Negotiations continued in Moscow between Gazprom and Ukrainian energy executives, but the odds of a last-minute deal lengthened after the Russian firm accused Ukraine of blackmailing Europe over gas transit to Europe.

Ukraine said it guaranteed supplies of Russian gas through its territory to Europe, contradicting Gazprom allegations that Kiev was planning to confiscate fuel bound for Europe if Moscow cuts off supplies destined for Ukraine's own use.

European states are anxious to avoid a repeat of January 2006 when, during a similar row over arrears, Moscow cut off supplies to Ukraine, causing a brief fall in gas pressure for some European consumers.

Gazprom has said if there is no deal, it will turn off the taps to Ukraine at 7 a.m. British time on Thursday. It says it will do everything it can to maintain European supplies.

Europe depends on Russia for a quarter of its gas supplies. Germany's E.ON and BASF and Italy's ENI are among the biggest customers.

BLACKMAIL ALLEGATION

Gazprom said on Wednesday Ukraine had begun paying the $2 billion (1.4 billion pounds) Russia has been demanding in arrears for gas supplies -- one of the central issues in their dispute.

But disagreements remained over the price Ukraine would pay for Russian gas in 2009, a major stumbling block to the two sides signing a new contract to replace the current one when it expires at the end of this year.

"In the absence of a contract, we cannot deliver gas to Ukraine, and we will not," Alexander Medvedev, head of Gazprom's export arm, told reporters.

Gazprom officials said they had received a letter from Ukraine's state energy firm Naftogaz stating that if Russia turns off the gas, Ukraine could confiscate Russian fuel bound for Western Europe.

"We cannot describe this position from Ukraine as anything other than blackmail," said Medvedev. "And they are blackmailing Gazprom, Russia and western Europe."

In Kiev, Naftogaz declined to comment on the letter. But President Viktor Yushchenko's First Deputy Chief of Staff, Oleksander Shlapak, said Ukraine guaranteed uninterrupted transit of Russian gas to Europe through its territory.

POLITICAL INTERVENTION

Gazprom officials called on Ukraine's political leaders to intervene in the way Naftogaz was handling the talks.

Earlier on Wednesday there were indications Ukrainian Prime Minister Yulia Tymoshenko was preparing to fly to Moscow for a last minute effort to reach agreement.

But a source close to the Ukrainian government said: "No one knows for certain whether the visit will take place."

Russia denies any political motive behind the row.
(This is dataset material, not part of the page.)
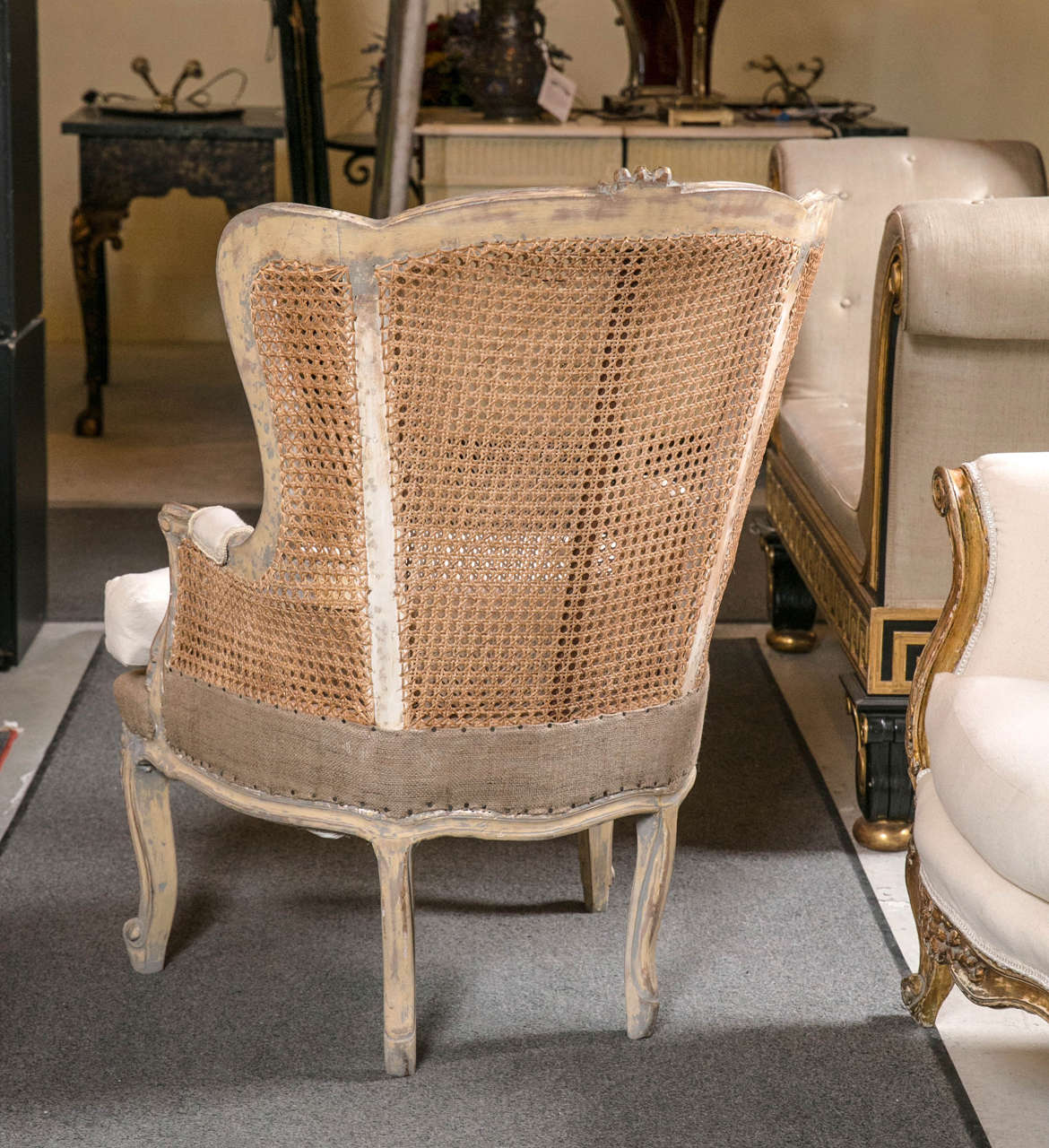 Pair of French Louis XV Style Wingback Caned Bergère Chairs For Sale 1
Relations have been fraught since pro-Western leaders came to power in Kiev in 2004 and started to push for membership of the NATO alliance, angering Moscow.

In previous disputes, Russia accused Ukraine of illegally siphoning off gas that was destined for European customers.

This year Ukraine says it has sufficient gas reserves to ride out the dispute, but it has warned that the fall in pressure in the pipeline system caused by a Gazprom cut-off could have a knock-on effect on deliveries to Europe.

The economies of both Russia and Ukraine are grappling with the effects of the global financial crisis.

Many analysts have said that Ukraine, reeling from a mounting financial crisis that has not been resolved by an International Monetary Fund loan, will struggle to settle its debt to Gazprom and pay higher gas prices next year.